Exercise material:
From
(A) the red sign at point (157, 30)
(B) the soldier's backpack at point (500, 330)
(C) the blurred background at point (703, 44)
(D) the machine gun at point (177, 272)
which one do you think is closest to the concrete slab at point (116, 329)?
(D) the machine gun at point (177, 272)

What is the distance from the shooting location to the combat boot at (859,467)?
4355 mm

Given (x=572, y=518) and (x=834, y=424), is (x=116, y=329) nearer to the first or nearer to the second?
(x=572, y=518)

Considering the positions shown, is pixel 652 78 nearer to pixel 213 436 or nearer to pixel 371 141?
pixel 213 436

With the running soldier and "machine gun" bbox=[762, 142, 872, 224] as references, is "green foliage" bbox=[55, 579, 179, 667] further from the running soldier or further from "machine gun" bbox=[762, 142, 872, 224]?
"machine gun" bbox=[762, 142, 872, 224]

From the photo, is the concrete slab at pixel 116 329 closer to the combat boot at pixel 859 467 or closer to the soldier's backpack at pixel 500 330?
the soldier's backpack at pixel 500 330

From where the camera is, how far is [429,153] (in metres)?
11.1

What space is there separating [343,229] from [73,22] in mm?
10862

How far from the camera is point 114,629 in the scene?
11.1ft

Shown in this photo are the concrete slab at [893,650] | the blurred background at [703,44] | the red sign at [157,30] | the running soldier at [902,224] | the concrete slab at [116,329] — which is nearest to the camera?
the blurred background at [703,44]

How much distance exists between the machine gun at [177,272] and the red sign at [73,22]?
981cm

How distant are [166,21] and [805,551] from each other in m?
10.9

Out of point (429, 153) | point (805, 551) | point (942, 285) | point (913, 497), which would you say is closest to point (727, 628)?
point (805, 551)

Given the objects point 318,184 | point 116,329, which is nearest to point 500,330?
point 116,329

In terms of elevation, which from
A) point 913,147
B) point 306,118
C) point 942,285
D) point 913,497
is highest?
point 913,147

Stated problem: Copy the entries above word for word, beginning at the line that contains "How far from" and stopping after the last line of the entries.

Written reply:
How far from the camera is point 114,629 in the scene?
11.1ft

Shown in this photo are the concrete slab at [893,650] | the blurred background at [703,44] | the red sign at [157,30] | the running soldier at [902,224] | the concrete slab at [116,329] — which is nearest to the camera?
the blurred background at [703,44]

How much distance exists between the machine gun at [177,272] and the red sign at [73,22]?
981cm

How distant are [166,21] and [805,551] from each other in m?
10.9

Out of point (429, 153) | point (805, 551) | point (942, 285) | point (913, 497), which would you say is closest to point (727, 628)?
point (805, 551)

Given the objects point 318,184 | point 116,329, which is nearest to point 500,330?
point 116,329

In terms of elevation, which from
A) point 913,147
B) point 306,118
C) point 942,285
D) point 913,497
is highest?
point 913,147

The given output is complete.